Enterprise License Agreement
Eneterprise licensing agreements (ELA) are contractual agreements that align vendor and customer incentives to provide select software at discounted, fixed pricing over a period of time.
Enterprise Software
Software used in an organization as opposed to software used by individuals or departments.
E-portfolio
Electronic Portfolio: A collection of electronic evidence assembled and managed by a user, usually on the Web.
ERP
Enterprise Resource Planning: An integrated information system that serves all departments within an enterprise. Evolving out of the manufacturing industry, ERP implies the use of packaged software rather than proprietary software written by or for one customer.
Exposure
State during which a system’s controls do not adequately reduce risk that the information could be stolen or exploited by an unauthorized person.
FERPA
Family Educational Rights and Privacy Act. FERPA prohibits a school from disclosing personally identifiable information from students' education records without the consent of a parent or eligible student.
Fiber Optic Network
A method of transmitting information from one place to another by sending pulses of light through a series of optical fiber cables.
Firewall
An access control mechanism that acts as a barrier between two or more segments of a computer network or overall client/server architecture, used to protect internal networks or network segments from unauthorized users or processes. Such devices include hardware that is placed in the network to create separate security zones, provide NAT, and create a point of access control.
FTE
Full Time Equivalent: Number of working hours that represents one full-time employee during a fixed period of time.
Geographic locations
Both groups agree on where the employees will do the job.
Goods
Anything purchased other than services or real property.
Help Desk
A source of technical support for hardware or software. Help desks are staffed by people who can either solve the problem directly or forward the problem to someone else. Help desk software provides the means to log in problems and track them until solved.
HIPAA
Health Insurance Portability and Accountability Act, a US law designed to provide privacy standards to protect patients' medical records and other health information provided to health plans, doctors, hospitals and other health care providers.
Homegrown
Software developed by the institution to meet specific needs usually because no suitable commercial package is available.
HRMS
Human Resources Management System
IFB (Invitation for Bid)
A formal process for obtaining pricing and delivery information on goods or services costing more than $500,000. Detailed specifications are given. Price, items offered, and delivery dates are supplied by the supplier. Evaluations are made against specifications. Determination of award is based on the bid offering the lowest price to the University while meeting the specifications.
Incident
Any set of circumstances in which the anticipated and configured delivery of a service is interrupted, delayed, or otherwise unavailable.
Incident Management
Process of returning service as quickly and effectively as possible.
Identity Management
Identity management is management of an individual’s identity. Within the enterprise, an identity management system is made up of a system of directories and access control based on established policies. It includes the maintenance of the system (i.e., adds, changes, deletes) and generally offers single sign-on so that an individual only has to log in once to gain access to multiple resources.
Indemnification
Indemnification is the buyer's remedy for a breach of any promises made in the purchase agreement or losses incurred relating to specific liabilities outlined in the purchase agreement. Indemnification allocates the risk of various post-closing losses between buyer and seller.

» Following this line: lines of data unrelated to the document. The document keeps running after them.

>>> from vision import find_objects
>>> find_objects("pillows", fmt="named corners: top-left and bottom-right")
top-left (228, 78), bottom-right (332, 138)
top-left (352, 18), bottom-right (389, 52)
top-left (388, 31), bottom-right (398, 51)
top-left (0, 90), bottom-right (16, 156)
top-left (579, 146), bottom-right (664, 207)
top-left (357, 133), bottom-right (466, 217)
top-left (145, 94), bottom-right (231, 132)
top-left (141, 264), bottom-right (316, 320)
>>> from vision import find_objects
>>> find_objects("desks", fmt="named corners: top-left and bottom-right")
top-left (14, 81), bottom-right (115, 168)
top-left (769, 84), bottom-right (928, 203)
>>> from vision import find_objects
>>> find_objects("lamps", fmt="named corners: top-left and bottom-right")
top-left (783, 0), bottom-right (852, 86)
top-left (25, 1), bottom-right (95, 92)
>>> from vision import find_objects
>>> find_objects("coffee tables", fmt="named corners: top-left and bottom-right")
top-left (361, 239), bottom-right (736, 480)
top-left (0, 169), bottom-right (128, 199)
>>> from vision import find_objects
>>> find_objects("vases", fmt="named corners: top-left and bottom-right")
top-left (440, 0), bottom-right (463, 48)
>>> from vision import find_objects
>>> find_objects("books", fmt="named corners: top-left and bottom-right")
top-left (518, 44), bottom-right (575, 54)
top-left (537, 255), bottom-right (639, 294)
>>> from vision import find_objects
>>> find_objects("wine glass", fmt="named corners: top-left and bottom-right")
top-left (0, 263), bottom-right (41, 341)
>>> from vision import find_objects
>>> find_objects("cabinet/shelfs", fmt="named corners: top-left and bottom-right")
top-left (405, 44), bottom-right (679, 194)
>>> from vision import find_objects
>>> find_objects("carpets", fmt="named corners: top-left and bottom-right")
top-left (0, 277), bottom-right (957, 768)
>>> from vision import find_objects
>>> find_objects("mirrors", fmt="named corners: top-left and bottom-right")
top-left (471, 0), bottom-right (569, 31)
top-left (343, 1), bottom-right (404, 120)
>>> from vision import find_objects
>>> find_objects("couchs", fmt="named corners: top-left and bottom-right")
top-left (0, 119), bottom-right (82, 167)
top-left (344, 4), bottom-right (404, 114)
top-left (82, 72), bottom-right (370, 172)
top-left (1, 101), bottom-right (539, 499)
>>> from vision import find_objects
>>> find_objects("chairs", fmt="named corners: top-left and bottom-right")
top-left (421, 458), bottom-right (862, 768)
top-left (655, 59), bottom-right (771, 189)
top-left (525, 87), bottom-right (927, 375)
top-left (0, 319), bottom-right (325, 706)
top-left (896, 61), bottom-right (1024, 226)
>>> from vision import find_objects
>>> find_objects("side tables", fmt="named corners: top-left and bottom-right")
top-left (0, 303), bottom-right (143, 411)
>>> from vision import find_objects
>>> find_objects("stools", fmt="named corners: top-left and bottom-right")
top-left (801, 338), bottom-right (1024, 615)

Information Resources Manager (IRM)
Authorized and accountable to the State of Colorado for management of the university’s information systems to implement security policies, procedures, and guidelines to protect the information systems of the university. The Associate Vice President of Information Technology/CIO is designated as the university’s IRM.
Information Security
Protecting information so that it can only be seen, changed, deleted or copied by an authorized person and only in ways and to places authorized to contain it.
Information Technology Procurement
All technology resources and related services owned, used, or operated by the University, regardless of the source of funding, location or intended purpose.
In-house
Solutions developed by the organization in which they are used.
Integration Platform as a Service (iPaaS)
A cloud service that supports application, data and process integration projects, usually involving a combination of cloud services (i.e.,
cloud-based applications or APIs), mobile and on-premises systems. iPaaS delivers a mix of capabilities typically found in ESBs, data
integration tools, B2B gateways and, increasingly, API management platforms. IT departments and lines of business leverage these
capabilities to develop, manage and execute integration processes.
Integrity
The accuracy and completeness of information and assets and the authenticity of transactions.
Intellectual property rights
The parties decide how to handle ownership and regulation of all patents and other IPs. The client will get all the IP in some instances. In others, the vendor provides perpetual rights while keeping his or her IP and patents.
Intrusion Detection System (IDS)
Hardware or a software application that can be installed on network devices or host operating systems to monitor network traffic and host log entries for signs of known and likely methods of intruder activity and attacks. Suspicious activities trigger administrator alarms and other configurable responses.
IoT Platform
An Internet of Things (IoT) platform is software that facilitates operations involving IoT endpoints and enterprise resources such as
analytics, cloud services and so forth.
IT
Information Technology: Processing information by computer, which encompasses "information management" and "computer science"
IT Compliance
Assessment of third party supplier applications and cloud services security for server applications facing the internet, or services provided by a supplier that will have access to University confidential data (HIPAA, FERPA, and PCI data), and ADA review (Boulder).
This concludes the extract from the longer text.